――ロシア軍の戦車が攻撃される映像がたくさん出回っていますが、それをどう見ますか?
戦車部隊が進撃する際、ロシア側も当然、ドローンを上げたり、歩兵の偵察部隊を出して周囲に敵がいないか確認したりしてから進みます。ところが、ウクライナ軍はそれをかいくぐってドローンを飛ばし、ロシア軍の動きを把握している。なので、ロシア兵からすれば、まさか、こんなところから、と思うようなところから攻撃を受けている。道路上で戦車の車列が丸ごと焼け焦げた映像を見ましたが、あのロシア軍がなすすべもなく、ここまでやられてしまうというのは衝撃的で、ドローンによって正確に場所が把握されてしまうと、こうなってしまうのだな、と思いました。
――ドローンが飛んでいると、ブーンという独特の音がして、すぐに相手に気づかれてしまいそうですが。
これまで私は自衛隊や米軍の演習でドローンを使用する様子を間近で見てきましたが、偵察される側からすると、その音でドローンが飛んできたことはすぐに分かります。ところが、戦車1個中隊が退避しようとしても時間がかかる。その間に対戦車ミサイルを撃ち込まれてしまう。ですから、ウクライナ軍がロシアの戦車部隊の周辺でドローンを飛ばせる環境を確保した時点で、勝敗はすでに決まっていた、という感じでしょう。戦車部隊を挟み撃ちにして攻撃するような動画も上空から撮影しているくらいですから、ドローンと対戦車ミサイルを組み合わせて相当システマチックに攻撃を繰り返していると思われます。
――ドローンが飛んできたことがすぐに分かるのであれば、簡単に撃ち落とされてしまうのではないでしょうか?

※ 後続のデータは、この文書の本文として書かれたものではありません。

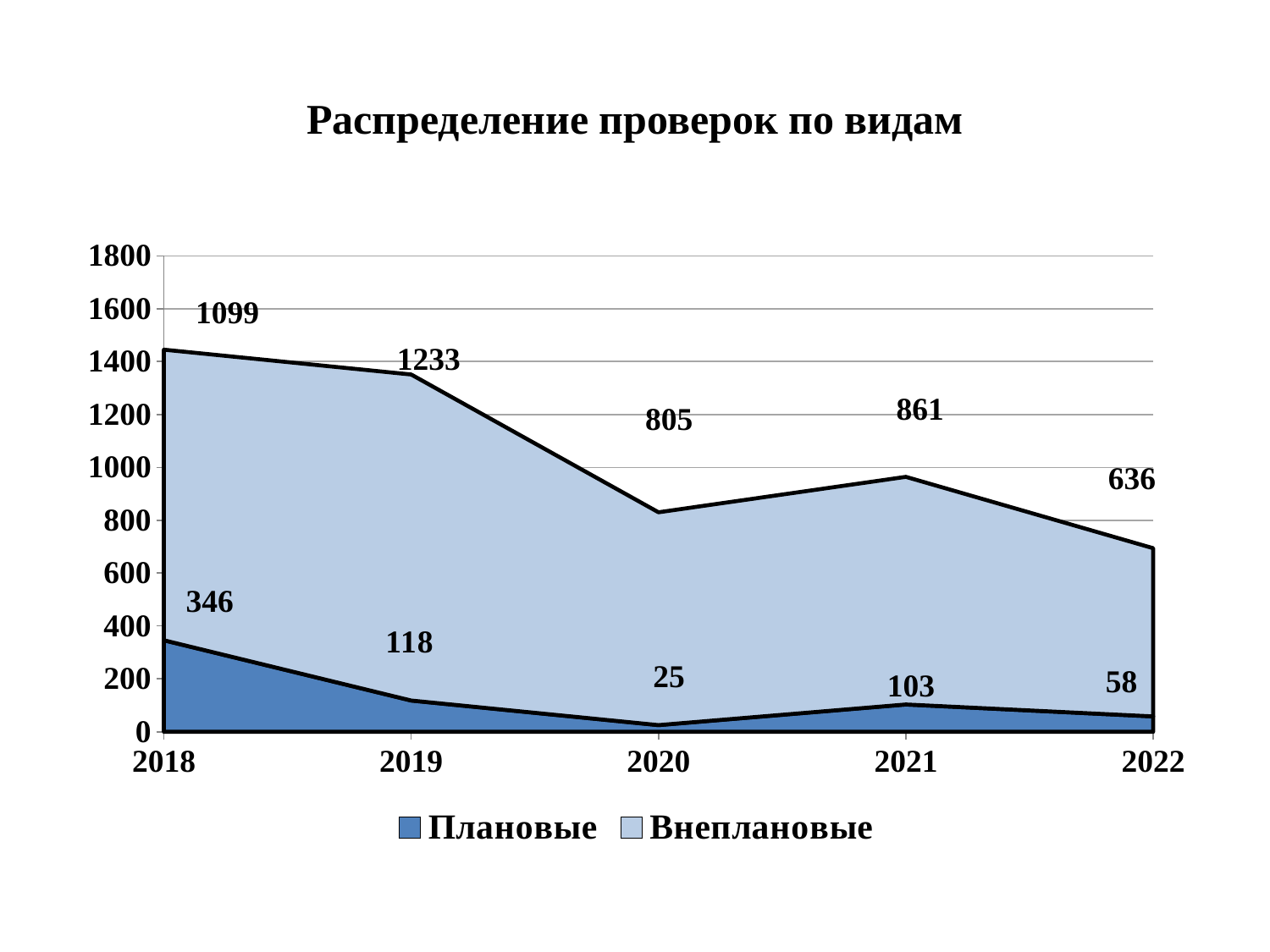
How many years are shown on the x axis? 5 What is the value for Плановые in 2020? 25 How many series does the legend list? 2 What is the value for Плановые in 2018? 346 What is the value for Внеплановые in 2019? 1233 In which year is the Плановые value lowest? 2020 What is the title of the chart? Распределение проверок по видам What is the difference between the Внеплановые values in 2018 and 2022? 463 In which year is the Внеплановые value highest? 2019 What kind of chart is shown on the slide? area chart What is the combined total of Плановые and Внеплановые in 2020? 830 Which is larger: the Плановые value in 2021 or in 2022? 2021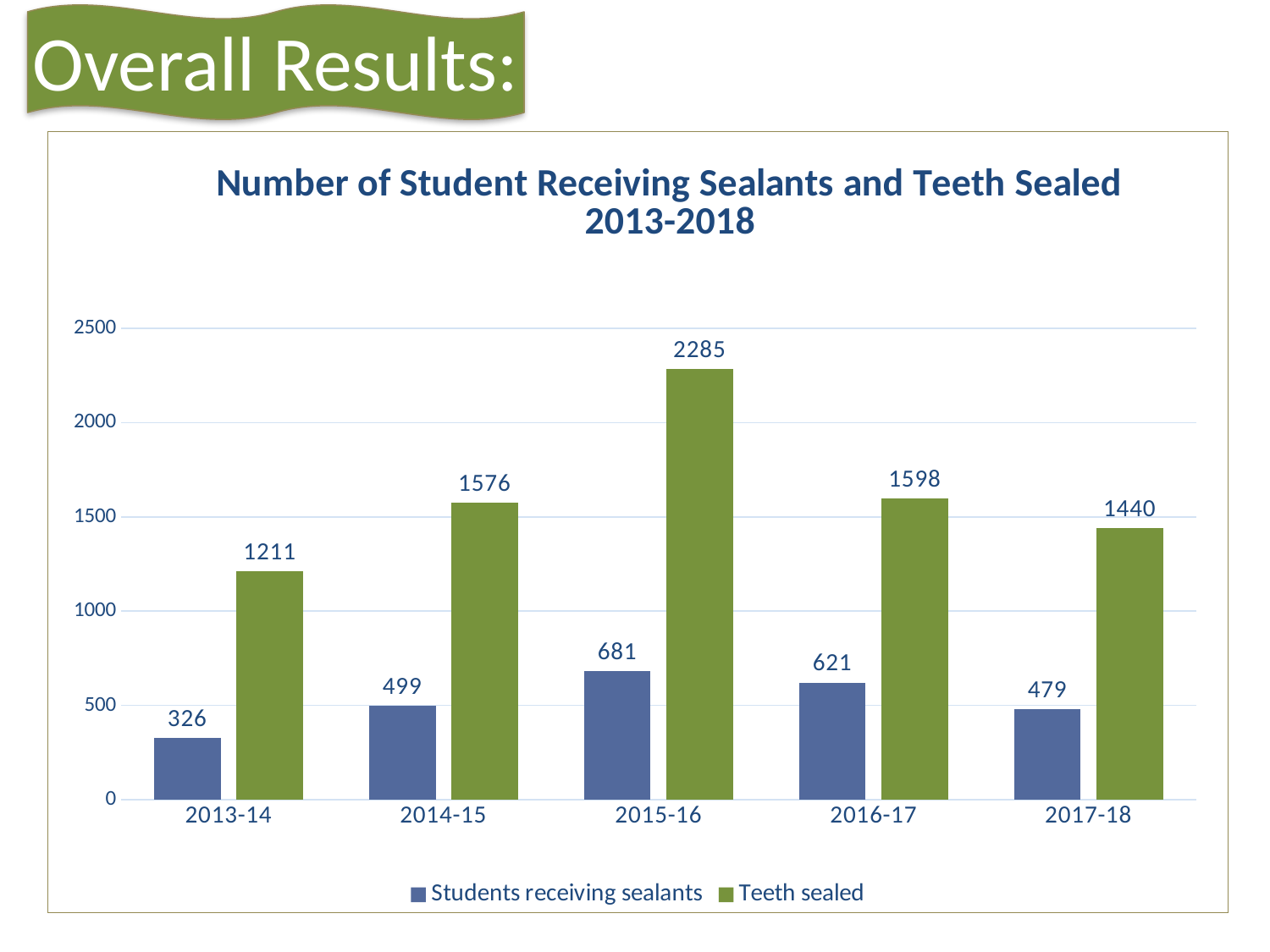
How many school years are shown on the x axis? 5 Which year had more students receiving sealants, 2014-15 or 2017-18? 2014-15 Did the number of students receiving sealants rise or fall from 2015-16 to 2017-18? Fall How many students received sealants in 2015-16? 681 How many series does the legend list? 2 What is the difference between the number of teeth sealed in 2015-16 and in 2016-17? 687 How many teeth were sealed in 2017-18? 1440 What is the title of the chart? Number of Student Receiving Sealants and Teeth Sealed 2013-2018 Is the value for teeth sealed in 2014-15 greater or less than 1500? greater In which school year was the number of students receiving sealants lowest? 2013-14 In which school year was the number of teeth sealed highest? 2015-16 What kind of chart is shown on the slide? Bar chart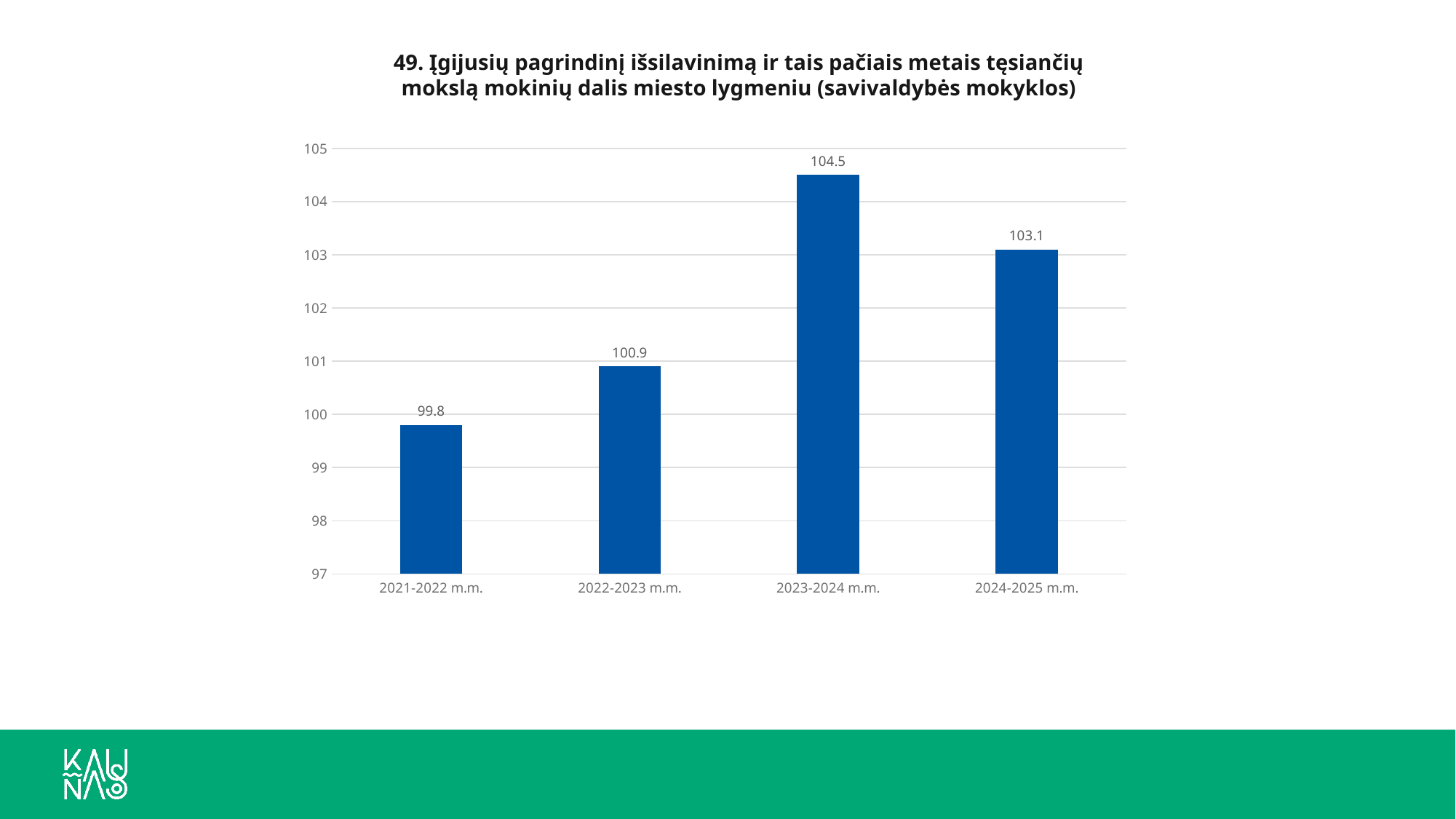
Is the value for 2021-2022 m.m. greater or less than 100? less What is the value for 2024-2025 m.m.? 103.1 What is the value for 2023-2024 m.m.? 104.5 Does the value rise or fall from 2021-2022 m.m. to 2023-2024 m.m.? rise Which is larger, the value for 2022-2023 m.m. or the value for 2024-2025 m.m.? 2024-2025 m.m. What is the difference between the values for 2023-2024 m.m. and 2022-2023 m.m.? 3.6 What kind of chart is shown on the slide? bar chart Which school year has the highest value? 2023-2024 m.m. Which school year has the lowest value? 2021-2022 m.m. What is the value for 2021-2022 m.m.? 99.8 What is the difference between the values for 2024-2025 m.m. and 2021-2022 m.m.? 3.3 How many school years are shown on the chart? 4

確かにあの独特な音で「あっ、ドローンが来た」と分かります。ところが姿は見えない。飛行するドローンを見つけるのは至難の業です。ロシア軍もこれだけひどい目にあっているので、何とか探し出して、そのたび、小銃や対空機関砲で撃ち落とそうとしているでしょう。けれど、それくらいの対応しかできていない。ドローンのコントロール電波や画像情報の送信を妨害する「ジャミング」と呼ばれる対策をロシア軍はとっていないようです。
――自衛隊でもドローンを活用しているそうですが。
自衛隊が本格的に偵察用ドローンを配備するようになったのは5、6年前からで、いまではごくふつうに運用しているのを演習で目にします。すべて、いまウクライナ軍が活用しているような偵察型ドローンです。例えば、フランス製の「アナフィー」は手のひらサイズで、実際、手のひらの上から飛ばします。カナダ製の「スカイレンジャー」はそれよりも大型のドローンで幅は1メートル弱です。さらに大型で高空を飛行する「スキャンイーグル」「グローバルホーク」もあります(共にアメリカ製)。